▸ **DIRECTION**
Transcribe the records below exactly.

>> Begin INFORMATION PROVIDED

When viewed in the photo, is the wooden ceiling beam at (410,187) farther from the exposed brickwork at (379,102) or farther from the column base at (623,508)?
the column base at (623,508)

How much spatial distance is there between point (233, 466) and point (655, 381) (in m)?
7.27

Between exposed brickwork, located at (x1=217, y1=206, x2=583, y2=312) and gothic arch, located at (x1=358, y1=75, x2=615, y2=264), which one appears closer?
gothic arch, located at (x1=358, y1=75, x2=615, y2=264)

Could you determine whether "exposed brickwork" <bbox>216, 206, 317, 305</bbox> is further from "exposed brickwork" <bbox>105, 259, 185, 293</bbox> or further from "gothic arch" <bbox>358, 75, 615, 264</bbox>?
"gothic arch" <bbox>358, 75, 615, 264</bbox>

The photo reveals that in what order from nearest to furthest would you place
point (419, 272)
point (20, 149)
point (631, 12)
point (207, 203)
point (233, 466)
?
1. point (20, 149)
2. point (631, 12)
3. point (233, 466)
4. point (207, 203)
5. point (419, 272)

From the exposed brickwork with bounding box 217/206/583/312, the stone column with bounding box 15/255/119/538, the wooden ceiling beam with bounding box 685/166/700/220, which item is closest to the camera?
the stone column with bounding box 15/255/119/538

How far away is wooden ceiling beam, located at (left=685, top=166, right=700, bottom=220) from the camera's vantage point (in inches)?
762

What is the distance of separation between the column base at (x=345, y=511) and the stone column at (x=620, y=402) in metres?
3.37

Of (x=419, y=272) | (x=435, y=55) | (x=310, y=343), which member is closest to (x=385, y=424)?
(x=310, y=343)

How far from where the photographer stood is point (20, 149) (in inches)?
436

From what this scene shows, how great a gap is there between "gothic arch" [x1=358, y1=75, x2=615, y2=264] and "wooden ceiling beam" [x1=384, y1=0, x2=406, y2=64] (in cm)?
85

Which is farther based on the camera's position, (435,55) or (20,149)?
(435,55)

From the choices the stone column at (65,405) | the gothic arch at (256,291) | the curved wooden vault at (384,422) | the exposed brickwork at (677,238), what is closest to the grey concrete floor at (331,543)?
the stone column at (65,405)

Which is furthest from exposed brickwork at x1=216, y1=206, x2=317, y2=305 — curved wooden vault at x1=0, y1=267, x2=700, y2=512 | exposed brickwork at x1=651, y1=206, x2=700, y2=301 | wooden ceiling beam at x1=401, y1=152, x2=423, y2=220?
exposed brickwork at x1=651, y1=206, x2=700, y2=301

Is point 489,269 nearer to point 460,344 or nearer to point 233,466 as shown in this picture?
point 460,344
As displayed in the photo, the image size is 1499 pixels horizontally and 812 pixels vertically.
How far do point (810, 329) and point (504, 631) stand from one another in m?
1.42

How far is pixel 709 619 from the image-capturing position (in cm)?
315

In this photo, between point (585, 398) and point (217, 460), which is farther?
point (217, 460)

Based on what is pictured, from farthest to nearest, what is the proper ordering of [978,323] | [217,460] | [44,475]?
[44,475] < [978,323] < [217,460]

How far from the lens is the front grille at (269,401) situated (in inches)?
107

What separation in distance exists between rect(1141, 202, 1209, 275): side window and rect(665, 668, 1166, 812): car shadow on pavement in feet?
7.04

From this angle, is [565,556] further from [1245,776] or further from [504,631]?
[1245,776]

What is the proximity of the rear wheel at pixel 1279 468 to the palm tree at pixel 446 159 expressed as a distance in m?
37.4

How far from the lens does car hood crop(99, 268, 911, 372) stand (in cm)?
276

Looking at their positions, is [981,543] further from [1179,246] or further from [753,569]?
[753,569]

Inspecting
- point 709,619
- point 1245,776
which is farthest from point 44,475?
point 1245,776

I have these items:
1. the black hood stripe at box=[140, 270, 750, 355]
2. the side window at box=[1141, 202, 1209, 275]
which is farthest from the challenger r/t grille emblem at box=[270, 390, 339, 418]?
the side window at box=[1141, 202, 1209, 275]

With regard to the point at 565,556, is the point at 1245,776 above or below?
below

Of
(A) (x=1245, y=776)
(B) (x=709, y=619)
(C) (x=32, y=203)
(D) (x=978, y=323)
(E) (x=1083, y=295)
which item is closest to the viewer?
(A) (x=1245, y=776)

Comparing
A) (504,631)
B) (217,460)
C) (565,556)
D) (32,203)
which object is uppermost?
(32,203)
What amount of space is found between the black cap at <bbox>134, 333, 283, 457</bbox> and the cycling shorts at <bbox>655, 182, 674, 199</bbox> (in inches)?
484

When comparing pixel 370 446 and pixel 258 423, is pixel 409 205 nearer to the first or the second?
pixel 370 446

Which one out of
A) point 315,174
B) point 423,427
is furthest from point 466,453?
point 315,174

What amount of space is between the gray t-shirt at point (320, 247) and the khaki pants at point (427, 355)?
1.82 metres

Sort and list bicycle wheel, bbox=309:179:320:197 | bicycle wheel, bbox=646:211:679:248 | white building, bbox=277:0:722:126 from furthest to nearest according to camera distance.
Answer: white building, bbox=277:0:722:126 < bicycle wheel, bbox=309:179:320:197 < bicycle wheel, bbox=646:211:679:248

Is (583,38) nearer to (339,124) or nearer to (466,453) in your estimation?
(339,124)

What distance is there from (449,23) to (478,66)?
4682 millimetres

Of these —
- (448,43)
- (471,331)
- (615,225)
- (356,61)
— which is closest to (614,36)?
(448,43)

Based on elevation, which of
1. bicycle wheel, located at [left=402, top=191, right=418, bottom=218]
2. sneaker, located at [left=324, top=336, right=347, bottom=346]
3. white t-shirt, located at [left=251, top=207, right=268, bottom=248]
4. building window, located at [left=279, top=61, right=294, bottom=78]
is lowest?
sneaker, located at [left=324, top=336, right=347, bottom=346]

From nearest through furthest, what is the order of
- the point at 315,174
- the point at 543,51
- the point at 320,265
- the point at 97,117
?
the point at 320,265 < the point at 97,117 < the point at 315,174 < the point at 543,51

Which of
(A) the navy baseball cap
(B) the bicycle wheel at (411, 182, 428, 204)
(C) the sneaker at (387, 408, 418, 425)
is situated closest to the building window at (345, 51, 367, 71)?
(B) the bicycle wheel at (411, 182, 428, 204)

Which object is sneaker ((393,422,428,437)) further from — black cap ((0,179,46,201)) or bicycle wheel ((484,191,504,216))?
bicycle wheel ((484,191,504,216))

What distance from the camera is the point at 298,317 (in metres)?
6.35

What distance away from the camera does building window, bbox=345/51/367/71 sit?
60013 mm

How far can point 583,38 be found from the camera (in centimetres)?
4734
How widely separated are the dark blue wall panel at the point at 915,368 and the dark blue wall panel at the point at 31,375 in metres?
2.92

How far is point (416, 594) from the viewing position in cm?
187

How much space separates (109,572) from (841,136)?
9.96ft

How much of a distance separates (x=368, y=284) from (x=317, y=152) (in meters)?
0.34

>> End INFORMATION PROVIDED

▸ **THE REPLY**
When viewed in the photo, is the wooden ceiling beam at (410,187) farther from the exposed brickwork at (379,102) or farther from the column base at (623,508)?
the column base at (623,508)

How much spatial distance is there between point (233, 466) and point (655, 381) (in m)?
7.27

Between exposed brickwork, located at (x1=217, y1=206, x2=583, y2=312) and gothic arch, located at (x1=358, y1=75, x2=615, y2=264), which one appears closer?
gothic arch, located at (x1=358, y1=75, x2=615, y2=264)

Could you determine whether "exposed brickwork" <bbox>216, 206, 317, 305</bbox> is further from "exposed brickwork" <bbox>105, 259, 185, 293</bbox> or further from "gothic arch" <bbox>358, 75, 615, 264</bbox>?
"gothic arch" <bbox>358, 75, 615, 264</bbox>

The photo reveals that in what order from nearest to furthest would you place
point (419, 272)
point (20, 149)
point (631, 12)
point (207, 203)
point (233, 466)
?
1. point (20, 149)
2. point (631, 12)
3. point (233, 466)
4. point (207, 203)
5. point (419, 272)

From the exposed brickwork with bounding box 217/206/583/312, the stone column with bounding box 15/255/119/538, the wooden ceiling beam with bounding box 685/166/700/220, which item is closest to the camera?
the stone column with bounding box 15/255/119/538

How far away is wooden ceiling beam, located at (left=685, top=166, right=700, bottom=220) from the camera's vantage point (in inches)?
762

What is the distance of separation between the column base at (x=345, y=511) and the stone column at (x=620, y=402) in metres?
3.37

Of (x=419, y=272) | (x=435, y=55) | (x=310, y=343), which member is closest to (x=385, y=424)?
(x=310, y=343)

How far from where the photographer stood is point (20, 149) (in inches)?
436

From what this scene shows, how great a gap is there between "gothic arch" [x1=358, y1=75, x2=615, y2=264] and "wooden ceiling beam" [x1=384, y1=0, x2=406, y2=64] (in cm)?
85

Which is farther based on the camera's position, (435,55) or (20,149)?
(435,55)

From the choices the stone column at (65,405) | the gothic arch at (256,291) | the curved wooden vault at (384,422) | the exposed brickwork at (677,238), what is closest to the grey concrete floor at (331,543)?
the stone column at (65,405)

Which is furthest from exposed brickwork at x1=216, y1=206, x2=317, y2=305 — curved wooden vault at x1=0, y1=267, x2=700, y2=512 | exposed brickwork at x1=651, y1=206, x2=700, y2=301 | wooden ceiling beam at x1=401, y1=152, x2=423, y2=220?
exposed brickwork at x1=651, y1=206, x2=700, y2=301

Is point 489,269 nearer to point 460,344 or nearer to point 233,466 as shown in this picture?
point 460,344
As displayed in the photo, the image size is 1499 pixels horizontally and 812 pixels vertically.
How far do point (810, 329) and point (504, 631) stand from one another in m?
1.42

How far is pixel 709 619 from the image-capturing position (in cm)?
315

In this photo, between point (585, 398) and point (217, 460), which is farther?
point (217, 460)

Based on what is pictured, from farthest to nearest, what is the proper ordering of [978,323] | [217,460] | [44,475]?
[44,475] < [978,323] < [217,460]

How far from the lens is the front grille at (269,401) situated (in inches)?
107

What separation in distance exists between rect(1141, 202, 1209, 275): side window and rect(665, 668, 1166, 812): car shadow on pavement in feet?
7.04

From this angle, is [565,556] further from [1245,776] or further from [504,631]?
[1245,776]

What is the proximity of the rear wheel at pixel 1279 468 to the palm tree at pixel 446 159 expressed as a distance in m?
37.4

How far from the lens does car hood crop(99, 268, 911, 372) stand (in cm)?
276

Looking at their positions, is [981,543] further from [1179,246] or further from [753,569]?
[753,569]

Inspecting
- point 709,619
- point 1245,776
which is farthest from point 44,475?
point 1245,776

I have these items:
1. the black hood stripe at box=[140, 270, 750, 355]
2. the side window at box=[1141, 202, 1209, 275]
which is farthest from the challenger r/t grille emblem at box=[270, 390, 339, 418]?
the side window at box=[1141, 202, 1209, 275]

With regard to the point at 565,556, is the point at 1245,776 above or below?
below

Of
(A) (x=1245, y=776)
(B) (x=709, y=619)
(C) (x=32, y=203)
(D) (x=978, y=323)
(E) (x=1083, y=295)
which item is closest to the viewer?
(A) (x=1245, y=776)

Comparing
A) (504,631)
B) (217,460)
C) (565,556)
D) (32,203)
which object is uppermost?
(32,203)
What amount of space is found between the black cap at <bbox>134, 333, 283, 457</bbox> and the cycling shorts at <bbox>655, 182, 674, 199</bbox> (in inches)?
484

When comparing pixel 370 446 and pixel 258 423, is pixel 409 205 nearer to the first or the second?
pixel 370 446

Which one out of
A) point 315,174
B) point 423,427
is furthest from point 466,453?
point 315,174

What amount of space is between the gray t-shirt at point (320, 247) and the khaki pants at point (427, 355)?
1.82 metres

Sort and list bicycle wheel, bbox=309:179:320:197 | bicycle wheel, bbox=646:211:679:248 | white building, bbox=277:0:722:126 from furthest to nearest according to camera distance.
Answer: white building, bbox=277:0:722:126 < bicycle wheel, bbox=309:179:320:197 < bicycle wheel, bbox=646:211:679:248

Is (583,38) nearer to (339,124) or nearer to (466,453) in your estimation?
(339,124)

What distance is there from (449,23) to (478,66)?
4682 millimetres

Of these —
- (448,43)
- (471,331)
- (615,225)
- (356,61)
— which is closest to (614,36)?
(448,43)

Based on elevation, which of
1. bicycle wheel, located at [left=402, top=191, right=418, bottom=218]
2. sneaker, located at [left=324, top=336, right=347, bottom=346]
3. white t-shirt, located at [left=251, top=207, right=268, bottom=248]
4. building window, located at [left=279, top=61, right=294, bottom=78]
is lowest?
sneaker, located at [left=324, top=336, right=347, bottom=346]

From nearest through furthest, what is the order of
- the point at 315,174
- the point at 543,51
- the point at 320,265
- the point at 97,117
?
the point at 320,265 < the point at 97,117 < the point at 315,174 < the point at 543,51

Which of
(A) the navy baseball cap
(B) the bicycle wheel at (411, 182, 428, 204)
(C) the sneaker at (387, 408, 418, 425)
is situated closest to the building window at (345, 51, 367, 71)?
(B) the bicycle wheel at (411, 182, 428, 204)

Which object is sneaker ((393,422,428,437)) further from — black cap ((0,179,46,201)) or bicycle wheel ((484,191,504,216))?
bicycle wheel ((484,191,504,216))

What distance from the camera is the point at 298,317 (in metres)?
6.35

What distance away from the camera does building window, bbox=345/51/367/71 sit?
60013 mm

How far can point 583,38 be found from the camera (in centimetres)?
4734
How widely separated are the dark blue wall panel at the point at 915,368 and the dark blue wall panel at the point at 31,375 in metres?
2.92

How far is point (416, 594) from the viewing position in cm?
187

How much space separates (109,572) from (841,136)?
9.96ft

How much of a distance separates (x=368, y=284) from (x=317, y=152) (in meters)?
0.34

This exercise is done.